La izquierda está empeñada en transmitir la imagen de que los jueces son «niños ricos» y poco menos que herederos del franquismo, cuando en realidad, como ocurre en los grandes cuerpos de la Administración, son personas de extracción social de las clases medias y mayoritariamente modestas, con un importante espíritu de sacrificio, que han dedicado los mejores años de su juventud a formarse para poner sus conocimientos al servicio del bien común. Si los argumentos esgrimidos para modificar el sistema de acceso a la carrera fueran auténticos y la inquietud social que la inspira fuera cierta, no se explica por qué no extienden las innovaciones pretendidas para el acceso a los demás cuerpos del Estado como Abogados del Estado, Notarios, Registradores, Letrados del Consejo de Estado, Carrera Diplomatica y otros cuerpos de élite. Porque también debieran facilitarse becas y las demás ventajas económicas para los aspirantes a la carrera judicial, a las familias modestas que, según la demagógica justificación, pretendan acceder a estos otros cuerpos punteros de la Administración.

Por muchas vueltas que quieran darle, la lógica nos lleva a entender que estas reformas del sistema judicial están íntimamente relacionadas con la delicada situación en que se encuentra el entorno sanchista.
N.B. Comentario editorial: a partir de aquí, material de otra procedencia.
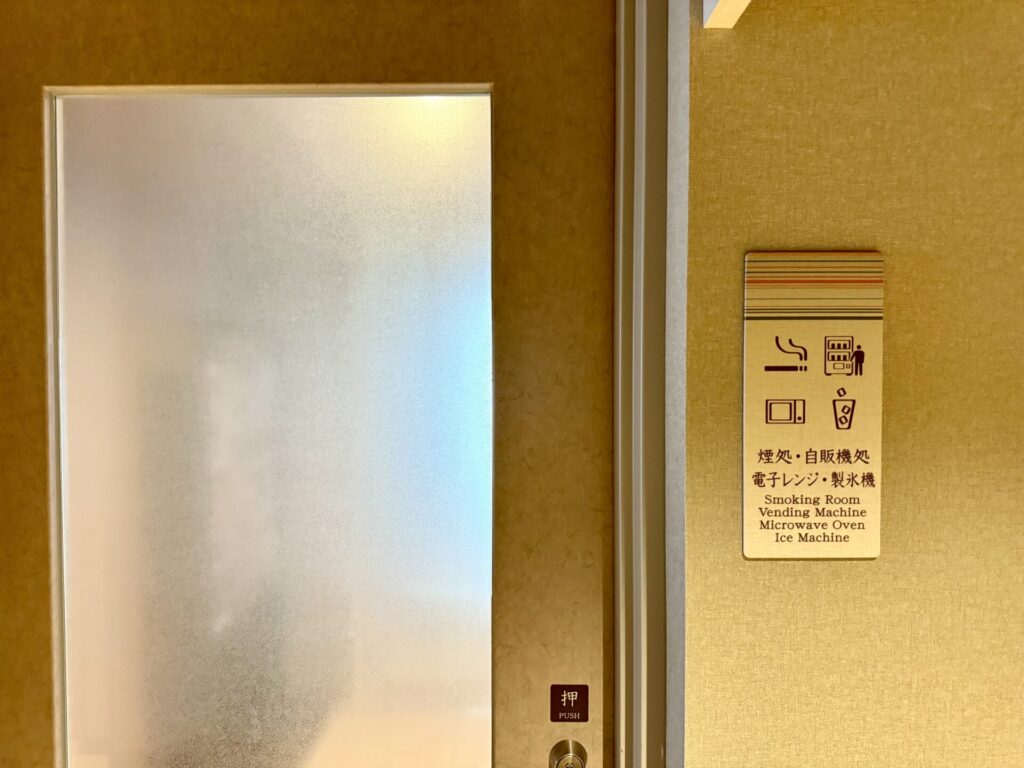 御宿 野乃松本 客室階 喫煙所と自動販売機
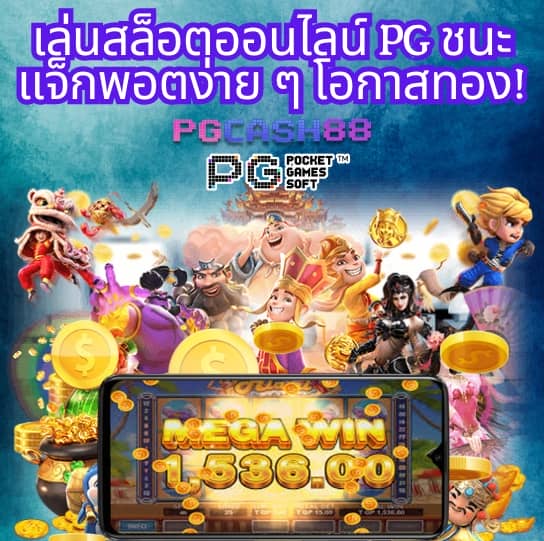 ผลบอลสดทุกลีกภาษาไทย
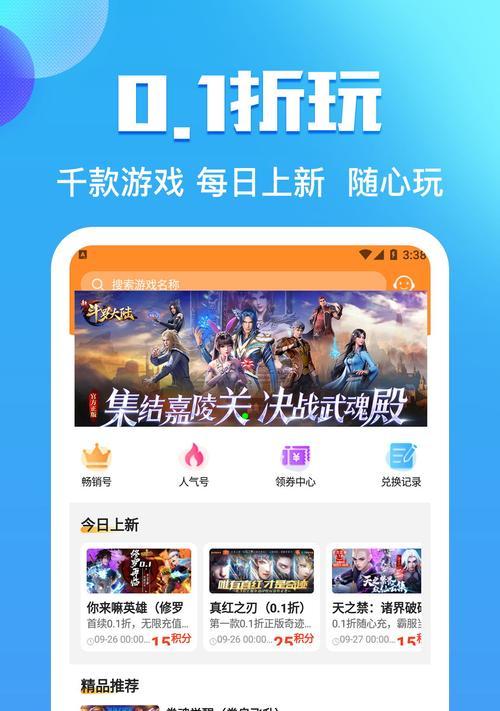 王小财巅峰加成需要投入多少？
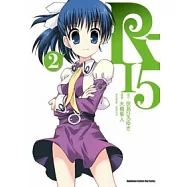 R-15 02(漫畫版)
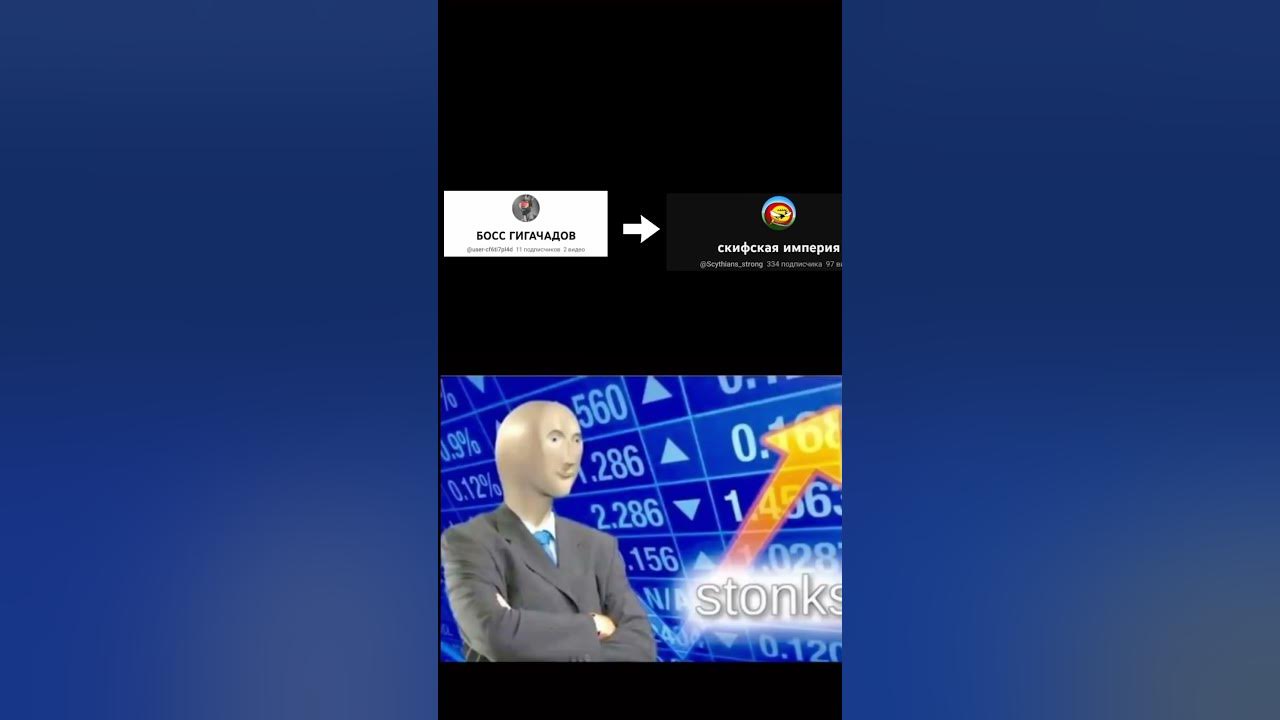 стонкс - YouTube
Las iniciativas de Sánchez con la conocida como Ley Begoña que expulsa a la acción popular de los procesos penales, la retroactividad de esa norma, la toma de Telefónica, de manera vergonzosa para las normas del buen gobierno de sociedades cotizadas, que junto a otra mediatizada como Indra deberá informar sobre ciertas actuaciones puestas en entredicho en sede judicial, el borrado de teléfonos y el cambio de móviles que protagonizan fiscales y cargos públicos vinculados a la Moncloa, son muestras sobradas de que el sanchismo es hoy un movimiento que en nada envidia al llevado a cabo en los primeros momentos del chavismo venezolano. Y si no reacciona la sociedad española, el gobernante con menos respaldo popular de toda la historia democrática española puede llevarnos a una situación de lamentables consecuencias.

El síndrome de Hubris lo padecen personas con un ego desmedido y un desprecio por las opiniones y necesidades de los demás. Sánchez desprecia a los demás y le traen al pairo sus opiniones. Por ello no soporta que se esté investigando a su círculo más cercano y está dispuesto a someter a los jueces en su último ataque a la separación de poderes. La vergüenza es que haya jueces en su Gobierno que aguanten sin pestañear tales desafueros. Estos y todos los fieles corderos que balan a su alrededor se lamentarán cuando constaten que su esfuerzo sumiso no les sirve para nada al experimentar lo que dijo el científico alemán George Lichtenberg de personajes como Sánchez: «en realidad solo había dos personas en el mundo a las que amaba ardientemente: una, su máximo adulador de turno, y la otra, él mismo». Ese es Pedro Sánchez, autor del último asalto a la independencia judicial porque para los hombres sin principios, como diría Montesquieu, los intereses particulares hacen olvidar fácilmente los públicos.